Review: How to Succeed in Business Without Really Trying, Wilton's Music Hall

"If they choose to, the company may dump any man"

The historic walls of Wilton's Music Hall - the last surviving grand music hall in the world - may be old but they are far from old-fashioned. After their major refurb, the shift into becoming a producing venue has seen them adopt a varied multi-disciplinary programme of comedy and music as well as theatre (look out for the Tobacco Factory's highly-rated Othello coming soon).

Sadly, their current revival of How to Succeed in Business Without Really Trying - the first major one in this country since its 1963 premiere - falls on the side of the fatally old-fashioned. Director Benji Sperring's sure touch has seen him work wonders with shows like The Toxic Avenger but here, an inconsistency of tone and performance level means that it sits awkwardly on this august stage.
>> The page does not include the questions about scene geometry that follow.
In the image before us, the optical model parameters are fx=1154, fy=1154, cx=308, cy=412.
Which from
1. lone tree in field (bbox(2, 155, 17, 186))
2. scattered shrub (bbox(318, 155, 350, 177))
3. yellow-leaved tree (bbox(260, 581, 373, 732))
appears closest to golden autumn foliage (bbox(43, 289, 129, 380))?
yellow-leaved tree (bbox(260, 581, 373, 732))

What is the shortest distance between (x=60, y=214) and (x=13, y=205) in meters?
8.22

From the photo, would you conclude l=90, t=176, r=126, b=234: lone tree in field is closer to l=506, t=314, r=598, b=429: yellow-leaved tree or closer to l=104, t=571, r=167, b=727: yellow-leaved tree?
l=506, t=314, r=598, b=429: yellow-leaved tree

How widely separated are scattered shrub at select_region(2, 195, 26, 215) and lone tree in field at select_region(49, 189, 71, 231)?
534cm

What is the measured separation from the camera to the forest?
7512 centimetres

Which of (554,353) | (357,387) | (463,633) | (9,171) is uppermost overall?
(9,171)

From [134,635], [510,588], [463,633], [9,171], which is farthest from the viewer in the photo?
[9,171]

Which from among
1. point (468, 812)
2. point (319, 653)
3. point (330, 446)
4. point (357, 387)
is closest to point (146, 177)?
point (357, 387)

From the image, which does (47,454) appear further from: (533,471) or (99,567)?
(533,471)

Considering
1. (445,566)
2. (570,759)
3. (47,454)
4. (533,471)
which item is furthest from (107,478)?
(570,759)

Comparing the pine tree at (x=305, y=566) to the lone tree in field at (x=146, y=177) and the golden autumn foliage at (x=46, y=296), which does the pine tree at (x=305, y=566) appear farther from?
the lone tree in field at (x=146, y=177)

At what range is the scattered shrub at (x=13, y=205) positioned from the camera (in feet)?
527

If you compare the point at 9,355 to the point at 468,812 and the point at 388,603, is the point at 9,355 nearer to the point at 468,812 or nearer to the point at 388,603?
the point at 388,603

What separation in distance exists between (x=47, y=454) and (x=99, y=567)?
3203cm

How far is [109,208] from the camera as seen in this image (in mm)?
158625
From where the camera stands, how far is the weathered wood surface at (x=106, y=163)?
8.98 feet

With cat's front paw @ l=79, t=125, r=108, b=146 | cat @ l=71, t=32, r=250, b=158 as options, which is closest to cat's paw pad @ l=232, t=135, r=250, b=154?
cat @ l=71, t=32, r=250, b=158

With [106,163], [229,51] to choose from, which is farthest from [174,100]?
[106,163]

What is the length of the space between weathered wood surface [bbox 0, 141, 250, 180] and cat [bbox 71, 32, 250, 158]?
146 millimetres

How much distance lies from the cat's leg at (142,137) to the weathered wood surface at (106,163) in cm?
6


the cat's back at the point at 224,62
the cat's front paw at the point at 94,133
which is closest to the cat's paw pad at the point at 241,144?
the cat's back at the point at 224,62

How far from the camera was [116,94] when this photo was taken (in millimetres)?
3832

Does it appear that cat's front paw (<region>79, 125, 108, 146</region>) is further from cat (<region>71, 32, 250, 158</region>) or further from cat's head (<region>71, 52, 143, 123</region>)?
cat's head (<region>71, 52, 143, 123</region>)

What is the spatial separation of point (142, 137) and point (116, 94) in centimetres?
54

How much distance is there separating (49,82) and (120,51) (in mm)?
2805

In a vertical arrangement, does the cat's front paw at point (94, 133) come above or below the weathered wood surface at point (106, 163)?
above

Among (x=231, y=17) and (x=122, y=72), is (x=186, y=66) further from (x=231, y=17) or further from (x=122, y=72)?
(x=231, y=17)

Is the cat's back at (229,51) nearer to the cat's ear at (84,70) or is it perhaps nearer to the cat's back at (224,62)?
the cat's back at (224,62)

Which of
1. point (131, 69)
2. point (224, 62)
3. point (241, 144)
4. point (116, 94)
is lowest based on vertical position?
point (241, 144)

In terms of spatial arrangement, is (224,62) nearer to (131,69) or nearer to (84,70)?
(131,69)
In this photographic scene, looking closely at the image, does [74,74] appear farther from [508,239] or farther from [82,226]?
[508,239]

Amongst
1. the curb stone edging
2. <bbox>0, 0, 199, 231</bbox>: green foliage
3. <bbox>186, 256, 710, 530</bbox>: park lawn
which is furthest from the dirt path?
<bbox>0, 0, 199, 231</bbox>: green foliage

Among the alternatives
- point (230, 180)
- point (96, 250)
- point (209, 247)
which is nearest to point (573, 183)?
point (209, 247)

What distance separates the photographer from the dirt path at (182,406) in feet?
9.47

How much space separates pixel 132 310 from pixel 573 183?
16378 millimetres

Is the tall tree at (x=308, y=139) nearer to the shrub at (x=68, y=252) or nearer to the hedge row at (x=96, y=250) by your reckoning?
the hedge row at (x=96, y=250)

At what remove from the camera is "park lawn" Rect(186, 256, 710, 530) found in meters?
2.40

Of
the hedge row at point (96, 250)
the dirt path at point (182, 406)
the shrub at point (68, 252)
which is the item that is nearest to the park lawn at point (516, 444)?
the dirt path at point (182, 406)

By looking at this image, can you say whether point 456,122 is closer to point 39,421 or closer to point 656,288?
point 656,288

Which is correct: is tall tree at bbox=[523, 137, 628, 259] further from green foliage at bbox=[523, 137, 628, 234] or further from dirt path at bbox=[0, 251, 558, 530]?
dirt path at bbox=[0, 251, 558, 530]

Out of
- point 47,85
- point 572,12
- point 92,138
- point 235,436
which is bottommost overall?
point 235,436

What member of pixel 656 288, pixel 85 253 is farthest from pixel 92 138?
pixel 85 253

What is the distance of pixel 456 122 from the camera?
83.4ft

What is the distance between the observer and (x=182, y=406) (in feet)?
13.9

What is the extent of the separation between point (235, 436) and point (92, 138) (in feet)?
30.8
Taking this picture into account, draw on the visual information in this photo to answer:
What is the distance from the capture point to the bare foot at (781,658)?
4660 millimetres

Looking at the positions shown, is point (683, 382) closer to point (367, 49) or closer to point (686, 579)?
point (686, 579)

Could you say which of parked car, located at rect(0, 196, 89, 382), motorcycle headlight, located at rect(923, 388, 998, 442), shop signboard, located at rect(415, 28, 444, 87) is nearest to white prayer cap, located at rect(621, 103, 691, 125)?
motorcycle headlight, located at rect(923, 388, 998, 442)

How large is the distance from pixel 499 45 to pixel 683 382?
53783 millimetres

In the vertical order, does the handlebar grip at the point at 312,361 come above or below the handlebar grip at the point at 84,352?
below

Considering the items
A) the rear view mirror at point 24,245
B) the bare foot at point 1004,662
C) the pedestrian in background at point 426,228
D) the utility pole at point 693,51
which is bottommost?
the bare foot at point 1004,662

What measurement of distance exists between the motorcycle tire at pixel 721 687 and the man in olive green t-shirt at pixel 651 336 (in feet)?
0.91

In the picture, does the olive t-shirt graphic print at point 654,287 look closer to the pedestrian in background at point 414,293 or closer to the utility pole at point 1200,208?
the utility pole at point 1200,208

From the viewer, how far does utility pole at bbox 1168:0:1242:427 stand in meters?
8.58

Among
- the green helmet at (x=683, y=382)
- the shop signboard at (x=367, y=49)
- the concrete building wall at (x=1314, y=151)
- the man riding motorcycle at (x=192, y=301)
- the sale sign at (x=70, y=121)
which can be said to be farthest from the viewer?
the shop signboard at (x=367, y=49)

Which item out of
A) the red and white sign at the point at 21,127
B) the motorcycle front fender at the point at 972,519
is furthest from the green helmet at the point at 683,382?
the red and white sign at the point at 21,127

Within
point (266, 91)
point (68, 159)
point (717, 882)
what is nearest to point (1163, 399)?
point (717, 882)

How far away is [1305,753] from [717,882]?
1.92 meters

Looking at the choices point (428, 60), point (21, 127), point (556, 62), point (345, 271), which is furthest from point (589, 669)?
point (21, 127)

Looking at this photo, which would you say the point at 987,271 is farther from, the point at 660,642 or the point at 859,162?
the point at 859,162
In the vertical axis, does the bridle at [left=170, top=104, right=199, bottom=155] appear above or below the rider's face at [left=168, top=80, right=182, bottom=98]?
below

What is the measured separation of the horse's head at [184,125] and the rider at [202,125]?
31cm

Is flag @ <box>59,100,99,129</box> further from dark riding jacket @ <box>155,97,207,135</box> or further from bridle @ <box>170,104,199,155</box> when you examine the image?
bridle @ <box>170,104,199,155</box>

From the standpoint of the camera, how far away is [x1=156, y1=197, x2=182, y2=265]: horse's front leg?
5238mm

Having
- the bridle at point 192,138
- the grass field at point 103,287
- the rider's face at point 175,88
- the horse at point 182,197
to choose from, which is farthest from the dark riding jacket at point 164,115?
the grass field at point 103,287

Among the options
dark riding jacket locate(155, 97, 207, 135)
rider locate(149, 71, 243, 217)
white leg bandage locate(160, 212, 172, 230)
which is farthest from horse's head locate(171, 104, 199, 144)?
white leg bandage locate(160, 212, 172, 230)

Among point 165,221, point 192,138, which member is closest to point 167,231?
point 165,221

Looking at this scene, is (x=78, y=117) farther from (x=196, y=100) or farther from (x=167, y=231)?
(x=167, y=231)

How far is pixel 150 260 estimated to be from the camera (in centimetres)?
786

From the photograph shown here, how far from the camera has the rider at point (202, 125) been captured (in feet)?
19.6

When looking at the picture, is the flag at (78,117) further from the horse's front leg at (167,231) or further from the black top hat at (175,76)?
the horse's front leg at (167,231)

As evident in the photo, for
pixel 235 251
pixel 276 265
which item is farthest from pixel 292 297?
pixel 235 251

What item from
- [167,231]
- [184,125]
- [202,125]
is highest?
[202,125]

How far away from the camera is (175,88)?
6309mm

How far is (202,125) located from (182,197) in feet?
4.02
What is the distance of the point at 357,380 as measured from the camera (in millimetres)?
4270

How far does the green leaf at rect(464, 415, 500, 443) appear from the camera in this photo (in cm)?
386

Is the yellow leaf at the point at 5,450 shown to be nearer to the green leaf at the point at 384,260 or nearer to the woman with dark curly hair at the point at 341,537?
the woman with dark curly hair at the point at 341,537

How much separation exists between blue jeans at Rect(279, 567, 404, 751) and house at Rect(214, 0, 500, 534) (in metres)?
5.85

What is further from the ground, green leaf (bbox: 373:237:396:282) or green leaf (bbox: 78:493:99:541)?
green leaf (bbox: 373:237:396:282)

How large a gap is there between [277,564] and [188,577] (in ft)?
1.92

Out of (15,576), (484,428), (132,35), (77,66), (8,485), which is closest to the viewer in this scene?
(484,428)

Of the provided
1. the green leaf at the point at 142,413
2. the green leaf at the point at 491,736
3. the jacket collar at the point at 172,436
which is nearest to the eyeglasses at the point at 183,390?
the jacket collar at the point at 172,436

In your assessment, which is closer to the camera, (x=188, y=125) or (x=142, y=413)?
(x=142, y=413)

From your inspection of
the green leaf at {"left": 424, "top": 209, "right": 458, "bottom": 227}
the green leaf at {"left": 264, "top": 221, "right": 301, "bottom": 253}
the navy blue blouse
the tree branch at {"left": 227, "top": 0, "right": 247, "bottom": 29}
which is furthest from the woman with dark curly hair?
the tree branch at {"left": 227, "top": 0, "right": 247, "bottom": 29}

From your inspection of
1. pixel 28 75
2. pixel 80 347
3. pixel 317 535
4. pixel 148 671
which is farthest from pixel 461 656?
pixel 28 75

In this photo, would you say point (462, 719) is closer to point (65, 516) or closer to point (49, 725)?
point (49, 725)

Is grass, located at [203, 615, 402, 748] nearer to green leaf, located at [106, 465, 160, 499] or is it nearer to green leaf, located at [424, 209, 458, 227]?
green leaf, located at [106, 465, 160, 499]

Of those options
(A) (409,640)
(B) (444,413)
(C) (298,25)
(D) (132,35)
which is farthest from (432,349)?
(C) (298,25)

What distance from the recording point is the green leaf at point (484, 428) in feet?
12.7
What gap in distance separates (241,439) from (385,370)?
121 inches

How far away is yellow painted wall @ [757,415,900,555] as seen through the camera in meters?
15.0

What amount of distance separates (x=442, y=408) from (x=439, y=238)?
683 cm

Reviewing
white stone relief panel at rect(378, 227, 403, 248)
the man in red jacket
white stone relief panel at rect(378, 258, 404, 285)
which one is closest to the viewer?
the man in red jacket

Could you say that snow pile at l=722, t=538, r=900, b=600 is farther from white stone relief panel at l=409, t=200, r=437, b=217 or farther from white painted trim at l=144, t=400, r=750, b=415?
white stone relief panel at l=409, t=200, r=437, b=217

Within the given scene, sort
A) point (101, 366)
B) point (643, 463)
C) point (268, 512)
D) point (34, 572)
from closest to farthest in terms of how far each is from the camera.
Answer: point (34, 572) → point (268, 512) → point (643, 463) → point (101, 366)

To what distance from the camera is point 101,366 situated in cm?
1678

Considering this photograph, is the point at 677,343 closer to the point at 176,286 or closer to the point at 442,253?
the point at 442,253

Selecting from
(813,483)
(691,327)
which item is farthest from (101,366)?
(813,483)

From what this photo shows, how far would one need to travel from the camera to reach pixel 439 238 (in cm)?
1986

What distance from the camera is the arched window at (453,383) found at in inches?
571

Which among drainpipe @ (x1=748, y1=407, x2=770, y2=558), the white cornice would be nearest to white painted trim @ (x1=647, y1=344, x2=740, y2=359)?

The plot follows brash young window cleaner J Pierrepont Finch. who rises rapidly through the ranks of the World Wide Wicket Company with the help of the titular self-help book, and doesn't give a fudge about who he shafts along the way. Marc Pickering plays him with a roguish glint in his eye but there's little he can do to redeem this charmless character, or make him as appealing as the plot requires him to be.

Hannah Grover's lovelorn secretary is the main victim here , the Pulitzer-winning book (Abe Burrows, Jack Weinstock, and Willie Gilbert) showing every one of its 55 years in its dated gender politics - "what female kind of trap could I spring?" she has to sing at one point. But where perhaps a knowing satirical bent on the material might have passed muster, there's too straight a bat here from Grover, especially compared to the outrĂ© silliness of Matthew Whitby's personnel manager.

Frank Loesser's score also doesn't quite do enough musically to transcend the problems either, Lucy Pankhurst's choreography is ill-suited to the space, and Mike Lees' set design doesn't make the most of the surroundings. One to chalk up to experience maybe, and quite how it is so popular in the US I'd be most interested to know, but this one really wasn't for me.